Records of scene-based questions:

==*==

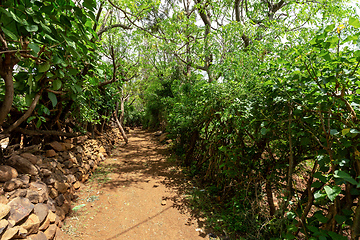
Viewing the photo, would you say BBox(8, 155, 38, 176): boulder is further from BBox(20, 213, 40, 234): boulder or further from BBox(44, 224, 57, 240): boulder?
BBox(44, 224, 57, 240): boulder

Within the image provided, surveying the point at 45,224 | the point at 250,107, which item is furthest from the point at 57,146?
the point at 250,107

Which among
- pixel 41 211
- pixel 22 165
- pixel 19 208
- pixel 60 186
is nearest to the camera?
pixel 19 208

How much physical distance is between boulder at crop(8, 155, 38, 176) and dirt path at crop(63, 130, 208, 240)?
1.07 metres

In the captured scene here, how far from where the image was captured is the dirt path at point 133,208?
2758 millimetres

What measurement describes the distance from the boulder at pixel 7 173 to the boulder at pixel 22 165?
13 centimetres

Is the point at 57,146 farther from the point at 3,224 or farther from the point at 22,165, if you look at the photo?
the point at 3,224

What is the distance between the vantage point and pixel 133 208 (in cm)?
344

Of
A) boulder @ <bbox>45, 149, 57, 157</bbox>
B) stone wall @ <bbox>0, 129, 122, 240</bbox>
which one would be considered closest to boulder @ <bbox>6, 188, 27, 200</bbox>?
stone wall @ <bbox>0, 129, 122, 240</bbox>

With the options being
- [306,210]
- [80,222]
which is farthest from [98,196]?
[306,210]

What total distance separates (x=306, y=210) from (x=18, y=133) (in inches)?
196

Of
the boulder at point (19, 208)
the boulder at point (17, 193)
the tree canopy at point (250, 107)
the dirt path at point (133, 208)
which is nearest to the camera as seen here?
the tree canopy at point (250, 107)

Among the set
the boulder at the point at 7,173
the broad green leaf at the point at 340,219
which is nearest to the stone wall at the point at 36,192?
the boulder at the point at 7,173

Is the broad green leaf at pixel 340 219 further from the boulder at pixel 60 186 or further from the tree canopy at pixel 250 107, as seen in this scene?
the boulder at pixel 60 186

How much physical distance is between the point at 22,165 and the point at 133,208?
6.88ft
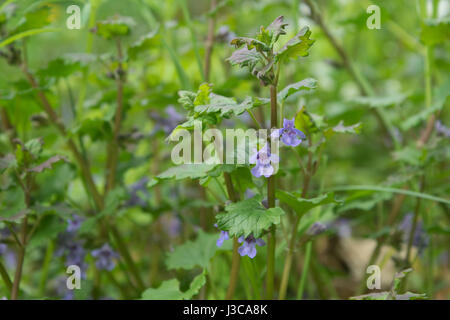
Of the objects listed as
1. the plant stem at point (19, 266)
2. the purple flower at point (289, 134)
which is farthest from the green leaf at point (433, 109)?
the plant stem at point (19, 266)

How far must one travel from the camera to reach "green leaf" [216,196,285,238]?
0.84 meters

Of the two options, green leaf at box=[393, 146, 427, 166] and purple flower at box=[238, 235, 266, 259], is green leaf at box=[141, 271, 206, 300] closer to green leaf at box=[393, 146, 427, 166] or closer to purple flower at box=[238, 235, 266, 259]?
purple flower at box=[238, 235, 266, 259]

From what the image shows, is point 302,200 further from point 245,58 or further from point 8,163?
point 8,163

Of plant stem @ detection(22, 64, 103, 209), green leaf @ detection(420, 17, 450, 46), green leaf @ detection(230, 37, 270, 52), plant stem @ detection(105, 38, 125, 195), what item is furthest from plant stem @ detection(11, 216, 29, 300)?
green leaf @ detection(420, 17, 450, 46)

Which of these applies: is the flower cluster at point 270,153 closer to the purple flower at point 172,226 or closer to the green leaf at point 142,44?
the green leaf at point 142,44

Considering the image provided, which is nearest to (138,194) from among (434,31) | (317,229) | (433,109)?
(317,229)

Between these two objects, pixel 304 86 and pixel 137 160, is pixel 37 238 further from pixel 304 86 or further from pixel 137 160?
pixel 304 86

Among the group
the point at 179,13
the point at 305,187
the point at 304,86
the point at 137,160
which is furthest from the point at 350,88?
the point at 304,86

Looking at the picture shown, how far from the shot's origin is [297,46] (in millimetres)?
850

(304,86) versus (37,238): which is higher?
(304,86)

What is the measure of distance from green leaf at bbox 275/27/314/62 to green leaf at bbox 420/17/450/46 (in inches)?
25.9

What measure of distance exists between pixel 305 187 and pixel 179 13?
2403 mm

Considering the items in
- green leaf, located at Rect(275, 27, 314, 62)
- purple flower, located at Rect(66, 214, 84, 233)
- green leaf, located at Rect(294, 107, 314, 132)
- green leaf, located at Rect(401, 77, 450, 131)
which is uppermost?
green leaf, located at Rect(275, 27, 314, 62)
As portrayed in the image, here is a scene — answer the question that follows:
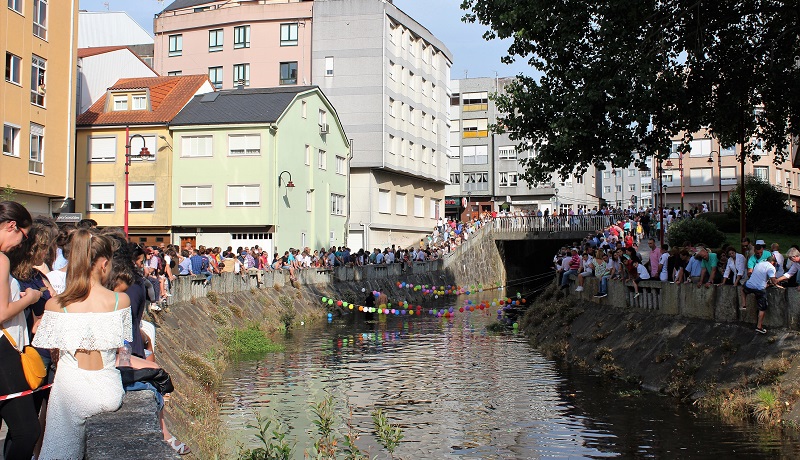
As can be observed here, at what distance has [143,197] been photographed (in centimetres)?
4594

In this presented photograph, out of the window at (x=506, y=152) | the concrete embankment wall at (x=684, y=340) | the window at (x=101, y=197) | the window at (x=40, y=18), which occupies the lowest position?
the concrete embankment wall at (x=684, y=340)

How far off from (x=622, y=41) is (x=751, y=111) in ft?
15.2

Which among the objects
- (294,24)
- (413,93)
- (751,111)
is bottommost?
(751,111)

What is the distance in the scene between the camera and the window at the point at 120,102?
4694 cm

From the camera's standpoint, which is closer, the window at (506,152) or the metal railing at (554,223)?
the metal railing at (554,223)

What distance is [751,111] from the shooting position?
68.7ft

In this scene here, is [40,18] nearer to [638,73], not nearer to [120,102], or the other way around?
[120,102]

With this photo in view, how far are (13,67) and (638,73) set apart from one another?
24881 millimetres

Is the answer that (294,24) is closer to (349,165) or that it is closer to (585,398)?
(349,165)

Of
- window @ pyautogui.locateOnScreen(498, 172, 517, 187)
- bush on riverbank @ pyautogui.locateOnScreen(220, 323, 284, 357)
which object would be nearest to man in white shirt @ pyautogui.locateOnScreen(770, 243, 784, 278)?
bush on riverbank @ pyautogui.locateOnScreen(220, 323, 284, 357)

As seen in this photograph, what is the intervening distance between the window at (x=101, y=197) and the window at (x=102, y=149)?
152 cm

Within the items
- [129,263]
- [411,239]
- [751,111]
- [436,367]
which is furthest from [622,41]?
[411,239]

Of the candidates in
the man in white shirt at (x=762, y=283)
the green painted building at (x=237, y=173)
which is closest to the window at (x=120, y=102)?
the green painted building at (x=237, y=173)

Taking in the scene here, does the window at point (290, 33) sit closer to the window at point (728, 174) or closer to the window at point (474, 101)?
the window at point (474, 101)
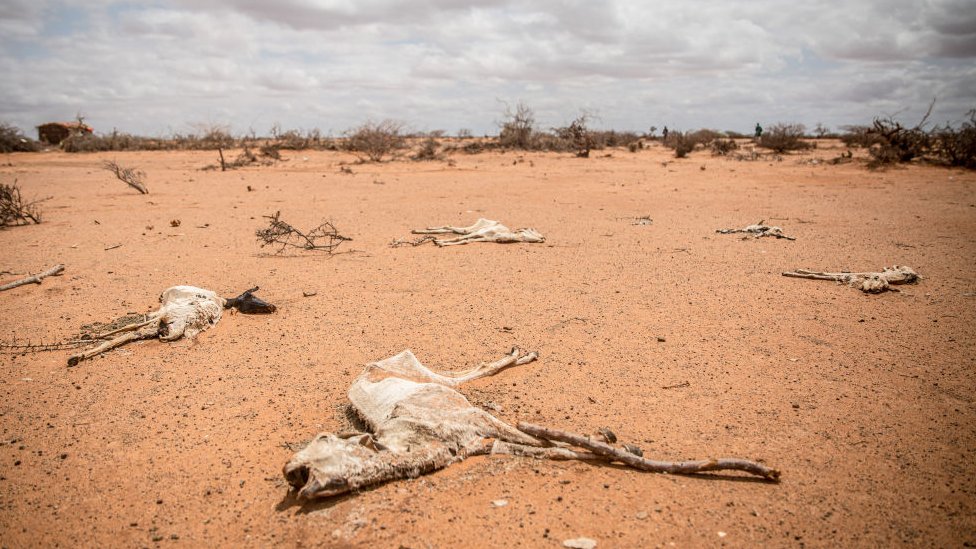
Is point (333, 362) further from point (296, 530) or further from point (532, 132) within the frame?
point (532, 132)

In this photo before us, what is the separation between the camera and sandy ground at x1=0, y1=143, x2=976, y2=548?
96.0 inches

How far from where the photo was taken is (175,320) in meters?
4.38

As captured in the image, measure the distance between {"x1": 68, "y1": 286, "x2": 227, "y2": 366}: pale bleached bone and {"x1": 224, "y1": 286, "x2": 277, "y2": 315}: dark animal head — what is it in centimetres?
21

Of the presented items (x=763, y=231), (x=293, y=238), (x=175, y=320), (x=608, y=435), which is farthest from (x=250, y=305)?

==*==

Given instruction - Write out every one of the records above word for word, leaving the pictures out.

Answer below -
Viewing the photo, would you say BBox(8, 155, 38, 176): boulder is further from BBox(20, 213, 40, 234): boulder or further from BBox(44, 224, 57, 240): boulder?
BBox(44, 224, 57, 240): boulder

Within the image provided, surveying the point at 45,224 | the point at 250,107, which item is furthest from the point at 57,146?
the point at 250,107

Which among
- pixel 41 211
- pixel 22 165
- pixel 19 208
- pixel 60 186
is nearest to the camera?
pixel 19 208

How much physical distance is between boulder at crop(8, 155, 38, 176) and dirt path at crop(63, 130, 208, 240)?
1.07 metres

In the captured scene here, how far from where the image was captured is the dirt path at point 133,208?
2758 millimetres

What measurement describes the distance from the boulder at pixel 7 173 to the boulder at pixel 22 165?
13 centimetres

Is the point at 57,146 farther from the point at 3,224 or farther from the point at 22,165, if you look at the photo?
the point at 3,224

What is the distance between the vantage point and pixel 133 208 (in cm)?
344

Of
A) boulder @ <bbox>45, 149, 57, 157</bbox>
B) stone wall @ <bbox>0, 129, 122, 240</bbox>
which one would be considered closest to boulder @ <bbox>6, 188, 27, 200</bbox>?
stone wall @ <bbox>0, 129, 122, 240</bbox>

With the options being
- [306,210]
- [80,222]
which is farthest from [98,196]?
[306,210]

What total distance separates (x=306, y=210) from (x=18, y=133) (in inches)?
196

Of
the boulder at point (19, 208)
the boulder at point (17, 193)
the tree canopy at point (250, 107)
the dirt path at point (133, 208)
which is nearest to the camera as seen here?
the tree canopy at point (250, 107)

Among the set
the boulder at the point at 7,173
the broad green leaf at the point at 340,219
which is nearest to the stone wall at the point at 36,192?
the boulder at the point at 7,173

Is the broad green leaf at pixel 340 219 further from the boulder at pixel 60 186 or further from the tree canopy at pixel 250 107, as seen in this scene?
the boulder at pixel 60 186

How much physical distance is between the point at 22,165 and the point at 133,208?
6.88ft
Of the objects listed as
1. the plant stem at point (19, 266)
2. the purple flower at point (289, 134)
which is farthest from the green leaf at point (433, 109)?
the plant stem at point (19, 266)

How far must one travel from the camera to reach "green leaf" [216,196,285,238]?
0.84 meters

Of the two options, green leaf at box=[393, 146, 427, 166] and purple flower at box=[238, 235, 266, 259], is green leaf at box=[141, 271, 206, 300] closer to green leaf at box=[393, 146, 427, 166] or closer to purple flower at box=[238, 235, 266, 259]?
purple flower at box=[238, 235, 266, 259]

From what the image shows, is point 302,200 further from point 245,58 or further from point 8,163?
point 8,163

Of plant stem @ detection(22, 64, 103, 209), green leaf @ detection(420, 17, 450, 46), green leaf @ detection(230, 37, 270, 52), plant stem @ detection(105, 38, 125, 195), what item is furthest from plant stem @ detection(11, 216, 29, 300)?
green leaf @ detection(420, 17, 450, 46)

Which of these applies: is the flower cluster at point 270,153 closer to the purple flower at point 172,226 or closer to the green leaf at point 142,44?
the green leaf at point 142,44

Considering the image provided, which is nearest to (138,194) from among (434,31) | (317,229) | (433,109)?
(317,229)

Between these two objects, pixel 304 86 and pixel 137 160, is pixel 37 238 further from pixel 304 86 or further from pixel 137 160?
pixel 304 86

Among the group
the point at 179,13
the point at 305,187
the point at 304,86
the point at 137,160
which is furthest from the point at 350,88?
the point at 304,86

Looking at the picture shown, how far from the shot's origin is [297,46] (in millimetres)?
850

(304,86) versus (37,238): which is higher?
(304,86)

What is the measure of distance from green leaf at bbox 275/27/314/62 to green leaf at bbox 420/17/450/46 (in inches)?
25.9

What measure of distance exists between pixel 305 187 and pixel 179 13?
2403 mm

Considering the items in
- green leaf, located at Rect(275, 27, 314, 62)
- purple flower, located at Rect(66, 214, 84, 233)
- green leaf, located at Rect(294, 107, 314, 132)
- green leaf, located at Rect(401, 77, 450, 131)
which is uppermost?
green leaf, located at Rect(275, 27, 314, 62)
As portrayed in the image, here is a scene — answer the question that follows:
As can be observed here, at what distance has [143,197] been photographed (in centimetres)?
4594

In this presented photograph, out of the window at (x=506, y=152) | the concrete embankment wall at (x=684, y=340) | the window at (x=101, y=197) | the window at (x=40, y=18), which occupies the lowest position?
the concrete embankment wall at (x=684, y=340)

How far off from (x=622, y=41) is (x=751, y=111) in ft?
15.2

Which among the objects
- (294,24)
- (413,93)
- (751,111)
is bottommost?
(751,111)

What is the distance in the scene between the camera and the window at the point at 120,102?
4694 cm

From the camera's standpoint, which is closer, the window at (506,152) or the metal railing at (554,223)?
the metal railing at (554,223)

What distance is [751,111] from the shooting position?
68.7ft

In this scene here, is [40,18] nearer to [638,73], not nearer to [120,102], or the other way around?
[120,102]

With this photo in view, how far are (13,67) and (638,73) set apart from one another?
24881 millimetres

Is the answer that (294,24) is closer to (349,165) or that it is closer to (585,398)?
(349,165)

Of
- window @ pyautogui.locateOnScreen(498, 172, 517, 187)
- bush on riverbank @ pyautogui.locateOnScreen(220, 323, 284, 357)
which object would be nearest to man in white shirt @ pyautogui.locateOnScreen(770, 243, 784, 278)?
bush on riverbank @ pyautogui.locateOnScreen(220, 323, 284, 357)

As seen in this photograph, what is the intervening distance between the window at (x=101, y=197) and the window at (x=102, y=149)?
152 cm

Within the items
- [129,263]
- [411,239]
- [751,111]
- [436,367]
which is furthest from [622,41]?
[411,239]

Of the candidates in
the man in white shirt at (x=762, y=283)
the green painted building at (x=237, y=173)
which is closest to the window at (x=120, y=102)?
the green painted building at (x=237, y=173)

Taking in the scene here, does the window at point (290, 33) sit closer to the window at point (728, 174) or closer to the window at point (474, 101)?
the window at point (474, 101)
Is point (333, 362) further from point (296, 530) or further from point (532, 132) within the frame?
point (532, 132)

In this photo before us, what is the separation between the camera and sandy ground at x1=0, y1=143, x2=976, y2=548?
96.0 inches

How far from where the photo was taken is (175,320) in meters?
4.38

As captured in the image, measure the distance between {"x1": 68, "y1": 286, "x2": 227, "y2": 366}: pale bleached bone and {"x1": 224, "y1": 286, "x2": 277, "y2": 315}: dark animal head — what is it in centimetres?
21

Of the presented items (x=763, y=231), (x=293, y=238), (x=175, y=320), (x=608, y=435), which is farthest from (x=250, y=305)?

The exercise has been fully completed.